Caoutchouc. Les prix du caoutchouc ont baissé hier sur le marché à terme de Tokyo, les traders prenant leurs bénéfices suite aux récentes hausses. Toutefois, ils ne devraient pas glisser vraiment davantage car l’offre actuellement est faible en raison de l’hivernage dans la plupart des zones de production et à cause de la politique de soutien au planteur mise en œuvre mardi par le gouvernement thaïlandais : une enveloppe budgétaire de $ 477 millions a été dégagée afin que le gouvernement achète à un prix soutenu son caoutchouc aux planteurs. Les autorités envisagent d’acheter ainsi 200 000 t, notamment du USS3 à 120 baht ($ 3,82) le kilo alors que le prix de marché était fin 2011 de 90 baht et de 110 baht mardi dernier. A noter que le RSS3, référence du marché, a touché un plus bas de $ 3,40 ce mois ci mais cotait $ 4 mardi, galvanisé par la décision thaïlandaise ; il avait atteint un record de $ 6,40 en février 2011.
Rappelons que la Thaïlande, premier producteur et exportateur mondial de caoutchouc naturel, produit 3 à 3,2 Mt de caoutchouc par an dont 2,8 Mt sont exportées, soit 36% des échanges mondiaux, selon l’Association des pays producteurs de caoutchouc naturel. Depuis le 11 janvier, date à laquelle un accord a été conclu entre le gouvernement et les planteurs, le caoutchouc a grimpé de 15% sur le marché à terme de Tokyo.
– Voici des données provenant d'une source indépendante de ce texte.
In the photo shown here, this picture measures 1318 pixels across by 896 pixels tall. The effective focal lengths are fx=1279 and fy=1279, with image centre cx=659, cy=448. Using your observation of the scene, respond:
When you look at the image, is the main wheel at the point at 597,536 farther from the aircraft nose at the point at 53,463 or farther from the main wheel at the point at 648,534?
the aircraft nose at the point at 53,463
Céréales. Pour la sixième séance consécutive, le prix du blé a grimpé sur le marché de Chicago hier, tandis que le maïs se plaçait au plus haut en deux semaines, les marchés se réjouissant de l’annonce par la Réserve fédérale américaine de maintenir les taux d’intérêts bas jusqu’en 2014, période plus longue qu’anticipée. En outre, le marché a été soutenu par l’annonce de la Russie selon laquelle le troisième exportateur mondial réduirait ses ventes en érigeant à nouveau des restrictions à l’export, ce qui est plutôt de bon augure pour les opérateurs américains : s’ouvre à eux la perspective de retourner favorablement sur le marché égyptien notamment, ce qui ne s’est plus produit depuis l’été dernier. En outre, le dollar a baissé ce qui fait de la céréale américaine la moins chère du monde, ce à quoi Chicago réagit, bien évidemment, très favorablement. En 2011, la Russie avait déclaré n’exporter pas plus de 23 à 25 Mt durant la campagne en cours ; or, mi-janvier, ses ventes avaient déjà atteint 19,5 Mt alors que Moscou n’avait levé son interdiction d’exporter que 7 mois auparavant. Les analystes s’attendent à ce que ces mesures restrictives soient prises à partir d’avril.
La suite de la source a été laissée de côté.